New Affectiva cloud API helps machines understand emotions in human speech

Affectiva, the startup that spun out of the MIT Media Lab several years ago with tools designed to understand facial emotions, announced a new cloud API today that can detect a range of emotion in human speech.

When we speak, our voices offer subtle and not so subtle cues about our emotions. Whether our voices are tight or loud or soft can give valuable clues about our feelings. Humans can sometimes (although not always) detect those emotions, but traditionally computers have not been very good at it.

Alexa isn’t terribly funny because the technology doesn’t understand humor or tone, and can’t understand when you’re joking versus asking a genuine question. Using Affectiva’s new tech, voice assistants, bots and other devices that operate using artificial intelligence might soon be able to hear and understand our emotions — and be able to derive more meaning from our requests, company CEO and co-founder Dr. Rana el Kaliouby told TechCrunch.

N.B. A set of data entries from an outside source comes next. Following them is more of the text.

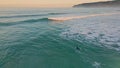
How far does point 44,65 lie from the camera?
1160cm

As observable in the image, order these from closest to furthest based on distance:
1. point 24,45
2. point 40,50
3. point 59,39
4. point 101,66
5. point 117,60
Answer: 1. point 101,66
2. point 117,60
3. point 40,50
4. point 24,45
5. point 59,39

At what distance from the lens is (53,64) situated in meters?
11.7

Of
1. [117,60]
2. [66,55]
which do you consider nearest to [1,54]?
[66,55]

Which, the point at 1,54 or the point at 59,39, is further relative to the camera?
the point at 59,39

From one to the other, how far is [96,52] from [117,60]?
2.22 m

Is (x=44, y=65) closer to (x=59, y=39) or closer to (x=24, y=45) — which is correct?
(x=24, y=45)

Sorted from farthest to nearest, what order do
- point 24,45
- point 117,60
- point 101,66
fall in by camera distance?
point 24,45
point 117,60
point 101,66

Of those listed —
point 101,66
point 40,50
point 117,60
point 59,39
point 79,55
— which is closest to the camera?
point 101,66

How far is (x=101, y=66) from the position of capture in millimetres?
11016

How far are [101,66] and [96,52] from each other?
272cm

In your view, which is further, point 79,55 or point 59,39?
point 59,39

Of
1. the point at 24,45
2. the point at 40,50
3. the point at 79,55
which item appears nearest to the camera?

“Amazon [and other companies] knows if it wants it to be persuasive to try a product or route, it needs to have a relationship [with you]. To have a relationship, it needs to understand your emotional state, which is what humans do, have a real-time understanding of an emotional state. Are you annoyed, frustrated, confused?,” Kaliouby explained.

Amazon isn’t alone. Car makers are interested in knowing your emotional state behind the wheel, and that of your passengers. These factors could have an impact on your safety in the car. Any company could use a better understanding of customers calling into their call centers or dealing with a customer service bot (they would find me often annoyed).

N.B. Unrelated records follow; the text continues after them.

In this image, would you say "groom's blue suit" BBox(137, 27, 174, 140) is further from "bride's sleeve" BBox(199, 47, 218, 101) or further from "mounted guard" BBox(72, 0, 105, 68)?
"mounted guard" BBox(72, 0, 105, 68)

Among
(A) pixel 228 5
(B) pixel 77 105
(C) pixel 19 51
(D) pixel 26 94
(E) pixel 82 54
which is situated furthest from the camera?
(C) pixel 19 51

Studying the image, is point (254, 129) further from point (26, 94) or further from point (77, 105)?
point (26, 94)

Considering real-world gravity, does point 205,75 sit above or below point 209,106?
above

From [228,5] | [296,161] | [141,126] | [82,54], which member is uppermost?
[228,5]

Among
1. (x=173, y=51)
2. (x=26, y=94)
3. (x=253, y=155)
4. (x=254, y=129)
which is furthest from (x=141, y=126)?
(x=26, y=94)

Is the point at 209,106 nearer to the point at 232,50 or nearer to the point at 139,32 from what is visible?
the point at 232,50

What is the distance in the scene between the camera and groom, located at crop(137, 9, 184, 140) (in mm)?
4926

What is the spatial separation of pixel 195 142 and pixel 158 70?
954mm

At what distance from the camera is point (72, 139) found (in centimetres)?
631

About a year ago, the company decided to begin studying how a machine might be able to detect an emotion based on the quality of the spoken voice. This is no easy task. There are different languages and a variety of cultural cues, which aren’t necessarily standard from country to country and culture to culture.

The company has been collecting data in the public domain and from its own data sets related to the emotional facial recognition research from around the world. They have teams of people listening to each test subject and identifying the emotion. To avoid bias, each labeler goes through a training program, and for each item in the test set, at least three of five testers have to agree on the emotional state, she said.

Affectiva understands that the data they have gathered to this point is only the beginning. Today’s announcement around the API is also about getting partners to help push this work further along. “We are starting with a crowd-based API because we are looking for data partners interested in partnering around data and emotion classifiers,” she said.

All of this research is great in theory, but there are also many ethical questions related to machines detecting our emotions in our faces and our speech, and Kaliouby understands this. They have strict guidelines about gathering information and how they use it.

They are also running a one-day Emotion AI Summit today in Cambridge at the MIT Media Lab where a variety of speakers will discuss the implications for this kind of technology on society.